The country’s original target for reduced maternal mortality by 2015 was 140 deaths per 100,000 live births. But with that figure unlikely to be met, the government later changed the target to 250 deaths per 100,000 live births. As of 2011, the number of deaths stood at 206, meaning the revised target had already been met.

By lowering the bar, Cambodia achieved its 2015 development target.
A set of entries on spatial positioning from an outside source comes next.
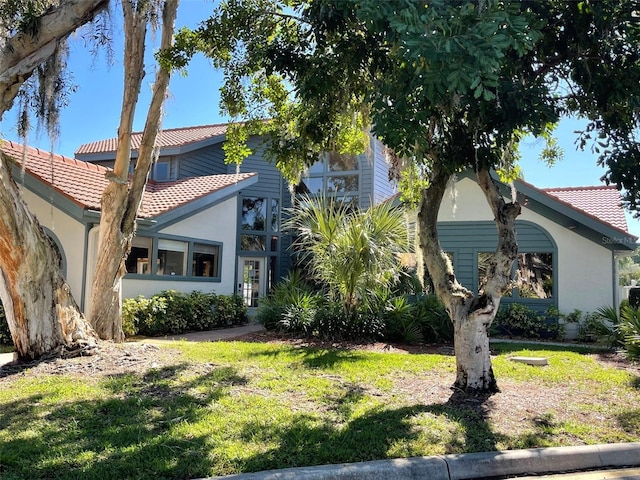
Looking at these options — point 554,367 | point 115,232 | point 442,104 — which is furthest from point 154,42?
point 554,367

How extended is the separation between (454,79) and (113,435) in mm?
4170

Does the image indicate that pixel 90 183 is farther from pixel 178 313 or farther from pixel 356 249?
pixel 356 249

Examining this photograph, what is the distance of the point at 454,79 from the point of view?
3.60 metres

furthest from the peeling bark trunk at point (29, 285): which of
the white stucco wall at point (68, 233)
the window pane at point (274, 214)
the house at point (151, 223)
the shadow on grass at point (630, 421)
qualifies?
the window pane at point (274, 214)

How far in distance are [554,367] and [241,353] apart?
17.5 feet

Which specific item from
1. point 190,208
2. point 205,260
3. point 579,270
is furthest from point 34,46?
point 579,270

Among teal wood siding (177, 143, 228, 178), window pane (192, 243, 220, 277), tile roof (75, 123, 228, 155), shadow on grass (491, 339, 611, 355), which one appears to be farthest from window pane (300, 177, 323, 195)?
shadow on grass (491, 339, 611, 355)

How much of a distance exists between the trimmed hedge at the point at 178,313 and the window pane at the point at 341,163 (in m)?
6.63

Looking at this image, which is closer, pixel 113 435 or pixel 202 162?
pixel 113 435

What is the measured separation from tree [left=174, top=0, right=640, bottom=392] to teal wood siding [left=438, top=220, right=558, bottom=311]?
20.8ft

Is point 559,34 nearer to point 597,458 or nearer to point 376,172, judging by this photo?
point 597,458

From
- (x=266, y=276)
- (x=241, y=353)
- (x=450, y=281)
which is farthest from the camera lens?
(x=266, y=276)

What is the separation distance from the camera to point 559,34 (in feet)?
18.7

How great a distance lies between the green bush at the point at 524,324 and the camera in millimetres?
12602
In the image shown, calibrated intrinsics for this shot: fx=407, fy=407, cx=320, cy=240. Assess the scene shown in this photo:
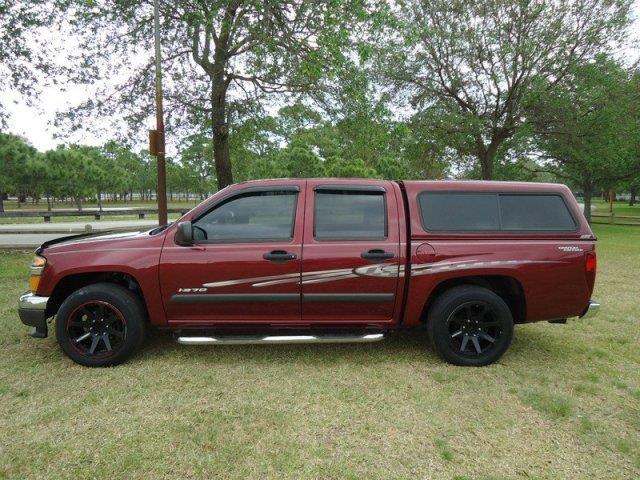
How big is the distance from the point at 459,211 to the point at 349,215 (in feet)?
3.42

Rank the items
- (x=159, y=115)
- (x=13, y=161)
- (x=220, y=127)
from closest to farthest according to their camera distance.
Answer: (x=159, y=115)
(x=220, y=127)
(x=13, y=161)

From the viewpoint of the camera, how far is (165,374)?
3.60 meters

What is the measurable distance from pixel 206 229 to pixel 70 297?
137cm

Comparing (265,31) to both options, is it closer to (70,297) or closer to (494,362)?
(70,297)

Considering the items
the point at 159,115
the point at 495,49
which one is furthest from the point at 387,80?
the point at 159,115

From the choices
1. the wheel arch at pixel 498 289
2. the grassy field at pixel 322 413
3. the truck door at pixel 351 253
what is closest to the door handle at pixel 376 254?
the truck door at pixel 351 253

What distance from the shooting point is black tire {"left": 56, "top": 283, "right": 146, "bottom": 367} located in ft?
12.1

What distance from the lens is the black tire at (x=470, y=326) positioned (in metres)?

The government also changed the way it calculates the poverty line in 2011, a complex formula based in part on how much it costs to consume a given amount of calories.

In a report on the country’s poverty line released in April, the Plan­ning Ministry said the new formula was “more realistic.” Cambodia is now expected to just barely meet its target goal of having only 19.5 percent of the population living in poverty by 2015.

“Now the poverty rate is 20 percent, so the forecast for 2015 is that the poverty rate will drop to maybe 17 or 18 percent,” said Theng Pag­nathun, the Planning Ministry’s director-general of planning.

Marc Derveeuw, country representative for the U.N. Population Fund, praised Cambodia on its progress, and said that revising development goals downward was not unique to Cambodia, and de­fended the changes.

“Opportunities were given to many countries to set new targets that were more realistic and achievable,” he said.

“Cambodians are less poor, they are healthier. Cambodians are better educated…. It’s [better] to be Cam­bodian than 15 years ago,” he said.

But Cambodia has only met some of its 2015 targets if it lowers the bar.

The CCC’s Mr. Saroeun said the current development goals, original or revised, still focus too much on economic targets at the expense of social ones, like human rights.

“The new MDGs should focus on both, how social development and economic development can work together,” he said. “We appreciate what they [the current goals] have done…but there is a gap.”

He said the CCC will turn the feedback it received this week and in March into a report and submit it to the U.N. and the government next month.